Today, Lee is cancer-free. Her doctors are very optimistic that she will not have another occurrence, but she admits a lot of unknowns still exist. “The only certainty is the uncertainty,” she says. “You live, love and laugh the very best you can.”

Lee still takes preventative medication and must continue strength training for her arm. Last year, she participated in the Susan G. Komen Race for the Cure. At the end of the race, her husband, Courtland, took a photo of her crossing the finish line. “I look at that picture and think, ‘My arm is in the air! I can keep it up there now!’” Lee says. She is currently considering participating in a 60-mile walk in October.

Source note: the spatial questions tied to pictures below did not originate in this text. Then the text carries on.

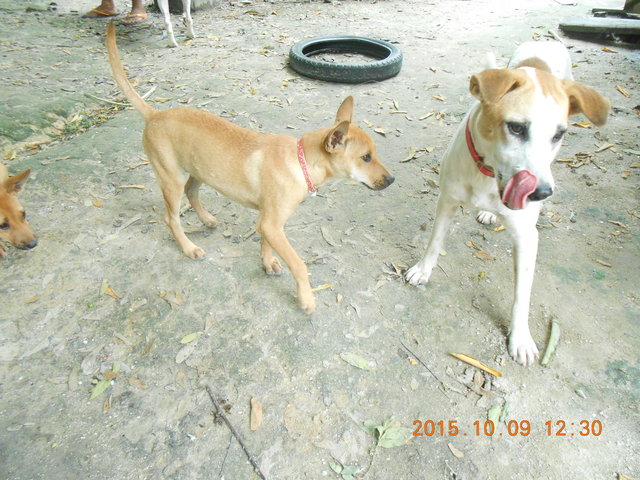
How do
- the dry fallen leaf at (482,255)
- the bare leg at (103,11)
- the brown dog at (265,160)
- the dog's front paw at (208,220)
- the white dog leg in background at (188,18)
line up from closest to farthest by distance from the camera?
the brown dog at (265,160), the dry fallen leaf at (482,255), the dog's front paw at (208,220), the white dog leg in background at (188,18), the bare leg at (103,11)

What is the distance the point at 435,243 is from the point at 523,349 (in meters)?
A: 1.10

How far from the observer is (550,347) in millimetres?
3211

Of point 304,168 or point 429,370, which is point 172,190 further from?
point 429,370

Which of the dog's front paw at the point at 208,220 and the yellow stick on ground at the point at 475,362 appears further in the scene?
the dog's front paw at the point at 208,220

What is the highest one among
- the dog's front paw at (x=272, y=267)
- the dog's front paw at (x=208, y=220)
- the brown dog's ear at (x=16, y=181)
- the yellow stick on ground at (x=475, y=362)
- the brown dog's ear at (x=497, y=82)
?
the brown dog's ear at (x=497, y=82)

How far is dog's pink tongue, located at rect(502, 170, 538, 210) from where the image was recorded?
2.34 meters

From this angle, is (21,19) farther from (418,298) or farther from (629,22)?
(629,22)

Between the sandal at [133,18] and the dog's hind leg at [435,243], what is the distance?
31.5 feet

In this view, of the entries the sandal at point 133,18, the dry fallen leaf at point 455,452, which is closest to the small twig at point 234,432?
the dry fallen leaf at point 455,452

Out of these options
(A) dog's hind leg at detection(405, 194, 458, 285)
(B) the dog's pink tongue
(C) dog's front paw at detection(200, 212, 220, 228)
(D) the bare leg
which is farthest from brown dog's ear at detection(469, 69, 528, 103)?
(D) the bare leg

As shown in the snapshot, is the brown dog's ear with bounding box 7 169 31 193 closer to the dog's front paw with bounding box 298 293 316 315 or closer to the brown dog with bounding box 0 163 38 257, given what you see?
the brown dog with bounding box 0 163 38 257

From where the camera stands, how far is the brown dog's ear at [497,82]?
2.43 meters

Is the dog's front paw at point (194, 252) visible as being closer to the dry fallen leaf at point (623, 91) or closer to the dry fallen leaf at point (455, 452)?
the dry fallen leaf at point (455, 452)

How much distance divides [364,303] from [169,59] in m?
7.01
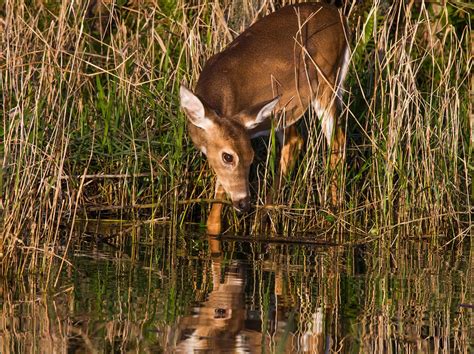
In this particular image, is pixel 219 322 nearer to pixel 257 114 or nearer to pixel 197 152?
pixel 257 114

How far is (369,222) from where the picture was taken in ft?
26.3

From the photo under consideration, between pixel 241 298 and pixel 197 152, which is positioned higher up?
pixel 197 152

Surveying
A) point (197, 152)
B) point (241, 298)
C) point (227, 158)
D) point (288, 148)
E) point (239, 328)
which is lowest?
point (239, 328)

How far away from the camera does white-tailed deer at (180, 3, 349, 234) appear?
7.90 m

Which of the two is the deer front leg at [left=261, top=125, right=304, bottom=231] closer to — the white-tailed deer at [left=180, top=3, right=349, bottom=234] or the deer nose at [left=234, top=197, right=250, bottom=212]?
the white-tailed deer at [left=180, top=3, right=349, bottom=234]

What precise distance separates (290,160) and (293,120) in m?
0.33

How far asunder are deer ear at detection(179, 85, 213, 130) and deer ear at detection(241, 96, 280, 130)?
1.02 feet

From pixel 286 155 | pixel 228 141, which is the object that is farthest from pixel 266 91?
pixel 228 141

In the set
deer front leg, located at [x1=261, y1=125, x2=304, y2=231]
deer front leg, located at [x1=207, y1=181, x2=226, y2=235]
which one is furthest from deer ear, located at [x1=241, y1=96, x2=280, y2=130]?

Lee was very excited to see Bigbee’s session at the ACA Convention and, from her perspective as both a counselor and a breast cancer survivor, thought she did a great job. “It’s long overdue,” she says of the session on counseling breast cancer patients. “There were things that Amy Bigbee did that, as a survivor, I really appreciated. She was very honest and upfront about how she didn’t have any background in this. She isn’t a cancer survivor, no one in her family has had it, but she was really open to learning. That felt very good to me, her openness. She made it a very safe and comfortable environment for discussion that meant a lot.

“I had just come from (keynote speaker) Linda Ellerbee’s session where she talked about her journey with breast cancer, and we had just heard about Elizabeth Edwards’ press conference. It’s very real and out there. The counseling needs are real. Amy was very brave, and I was grateful that she did the session. Hopefully this will spur more attention to this area of counseling.”